**REQUIRED TASKS**
a. List every kind of bat named in the excerpt on bats.
b. Translate this sentence from the excerpt on bats into Spanish: "So bats in North America play a big role in regulating insect pests, and those in the Northeast, especially, are in big trouble."

**EXCERPTED TEXT**
Why should this matter to us? Although bats haven’t always been popular animals, they are pretty important to how an ecosystem functions and help us in several ways. In the case of the bats being decimated by white-nose syndrome, these are all insect eaters. A single little brown bat eats 4-8g of insects each night (Boyles & Willis 2010), and a colony of 150 big brown bats eats an estimated 1.3 million insects in a year (Boyles et al. 2011). If we lose the bats, think of how many more insects will bother both us and the crops we grow. Boyles et al. (2011) estimated that bats within North America prevent $3.7 million in agricultural losses each year. Although dealing with a different bat in the US, Cleveland et al. (2006) suggested that consumption of bollworm moths by Brazilian free-tailed bats in Texas allowed cotton farmers to avoid one or two pesticide applications- that seems like a win-win situation: fewer insect pests, fewer chemicals in the environment, less work for farmers, happy bats.

So bats in North America play a big role in regulating insect pests, and those in the Northeast, especially, are in big trouble. There are still some questions about exactly how white-nose syndrome operates and spreads, but researchers have already started looking in how best to combat it and support bat populations. For my next post, I’ll review some of the latest information we have, as well as suggestions that have been made to help bats in trouble.

Works cited:

Boyles, JG, Cryan, PM, McCracken, GF, and TH Kunz. 2011. Economic importance of bats in agriculture. Science 332: 41-42.

**COLLECTED DATA**

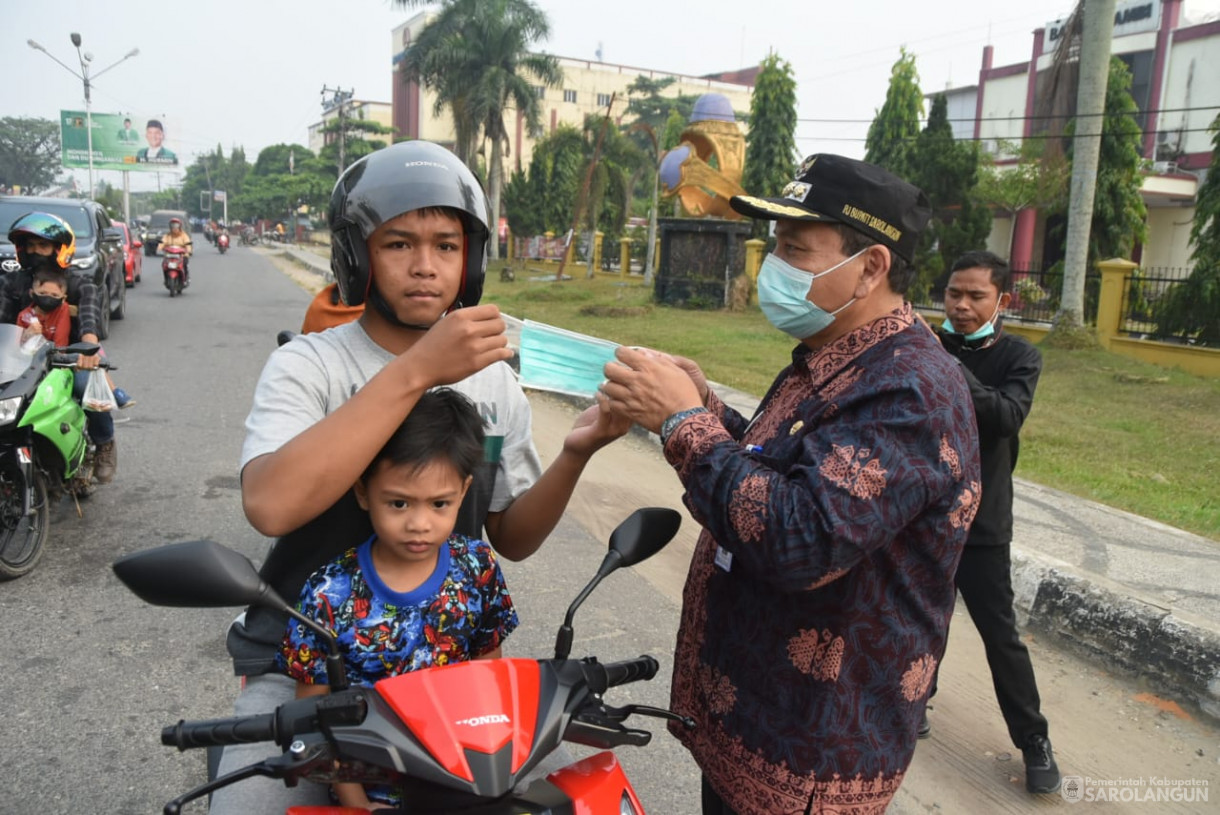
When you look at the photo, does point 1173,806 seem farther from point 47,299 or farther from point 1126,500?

**SOLUTIONS**
a.
- little brown bat
- big brown bat
- Brazilian free-tailed bat

b. Así que los murciélagos de Norteamérica desempeñan un papel importante en el control de las plagas de insectos, y los del noreste, en especial, están en serios problemas.